• PROBLEM DESCRIPTION:
In the TiVo Bolt forum thread, list each piece of equipment in aaronwt's setup, in order from the Bolts to the TV.

• PASSAGE SHOWN:
==================================================
# Bolt 4K output, Sony TV, Denon receiver trick play issue?



## meckel (Oct 25, 2007)

I got a 4K tv and a new "4K" receiver for Christmas. I have the bolt running into the receiver via HDMI and the receiver into the TV via HDMI. Everything works fine except if I set the TiVo to only output in 4K. In that mode any of the trick play features including quick play and commercial skip cause the screen to go black for a few seconds. Once I'm in quick play mode the trick play features work fine. If I set the TiVo to output in any other resolution it works fine. If I use the receiver to output in 4K instead of the TiVo the trick play features work fine. 

I have a Denon AVR-X3200 and the Sony XBR-75X850C along with the Bolt. I have not tried running the Bolt directly into the TV to see is the issue is the same, but my guess is that it is something with the scaler in the Bolt. As anyone else seen this issue? 

On a side note I think the TV will also up-convert but Sony no longer feels the need to produce a true owners manual and I can't figure it out. All I can find I a reference guide. 


Sent from my iPhone using Tapatalk


----------



## aaronwt (Jan 31, 2002)

Try a different HDMI cable as well as connecting directly to the Tv. Neither of my Bolts have this issue when set to only output 2160P.

I am using a 65" 850C Sony. But my Bolts go through an HDMI switch, and then through a Sony speaker bar before going to the TV. But in that setup I do not have this issue.


----------



## meckel (Oct 25, 2007)

aaronwt said:


> Try a different HDMI cable as well as connecting directly to the Tv. Neither of my Bolts have this issue when set to only output 2160P.
> 
> I am using a 65" 850C Sony. But my Bolts go through an HDMI switch, and then through a Sony speaker bar before going to the TV. But in that setup I do not have this issue.


Thanks for tour response. I figured it out, I had the HDMI input on the TV set to enhanced. Once I set it back to standard the trick play options worked fine.

Sent from my iPhone using Tapatalk


----------
==================================================
• PROVIDED DATA:
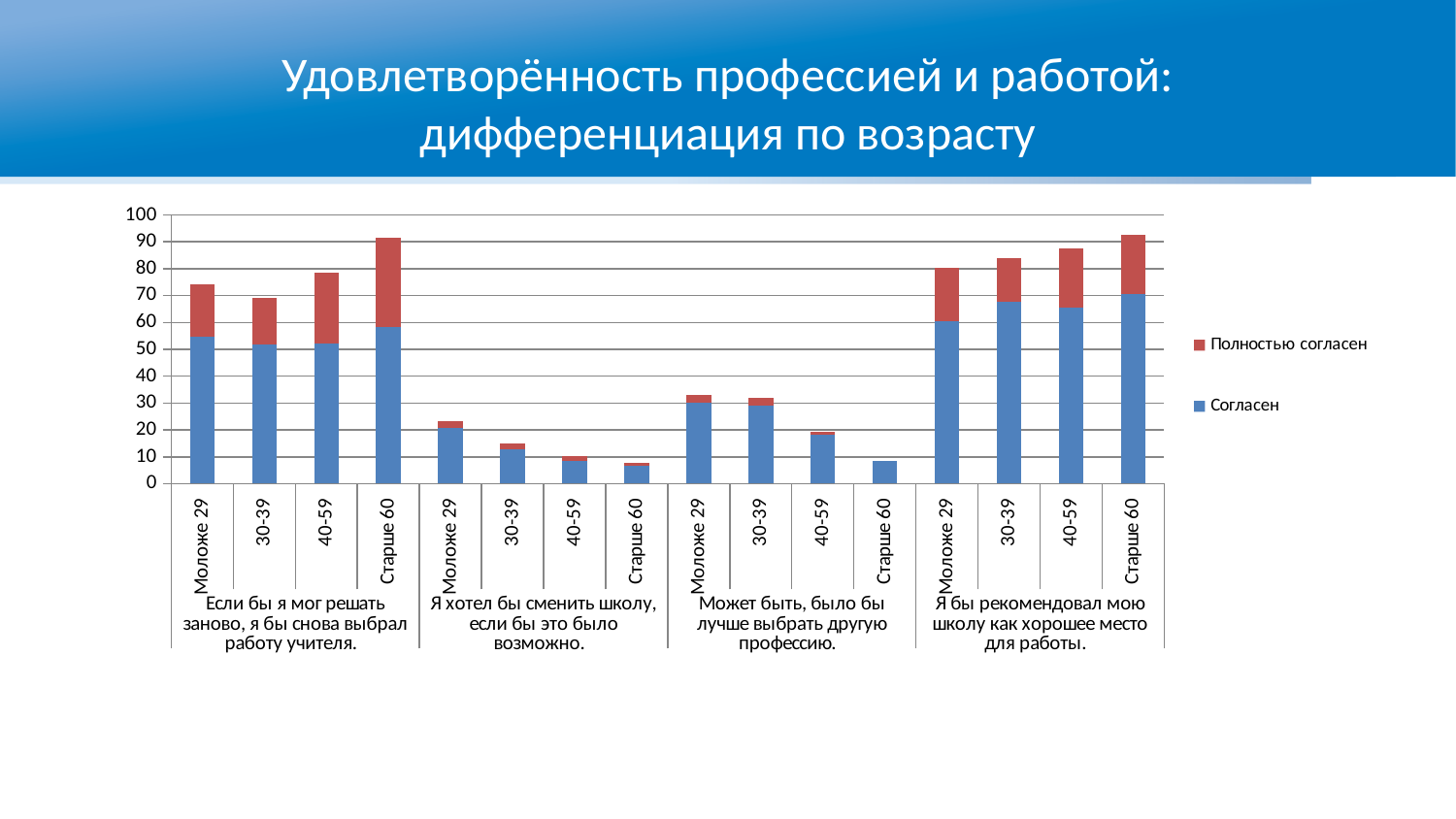
Is the total stacked value for 'Старше 60' under 'Если бы я мог решать заново, я бы снова выбрал работу учителя' greater or less than 80? greater For the statement 'Я бы рекомендовал мою школу как хорошее место для работы', which age group has the tallest stacked bar? Старше 60 What are the two series named in the legend? Полностью согласен and Согласен What kind of chart is shown on the slide? Stacked bar chart How many series does the legend list? 2 For the statement 'Если бы я мог решать заново, я бы снова выбрал работу учителя', which age group has the tallest stacked bar? Старше 60 How many statements (category groups) are shown along the x axis? 4 Is the total stacked value for 'Моложе 29' under 'Я хотел бы сменить школу, если бы это было возможно' greater or less than 30? less Which colour represents the series 'Согласен'? Blue How many bars are plotted in total on the chart? 16 For the statement 'Я хотел бы сменить школу, если бы это было возможно', do the stacked bars rise or fall as the age groups go from 'Моложе 29' to 'Старше 60'? Fall Under 'Может быть, было бы лучше выбрать другую профессию', which stacked bar is taller: 'Моложе 29' or '40-59'? Моложе 29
==================================================
• SOLUTION TO THE PROBLEM:
1. Bolts
2. HDMI switch
3. Sony speaker bar
4. 65" 850C Sony TV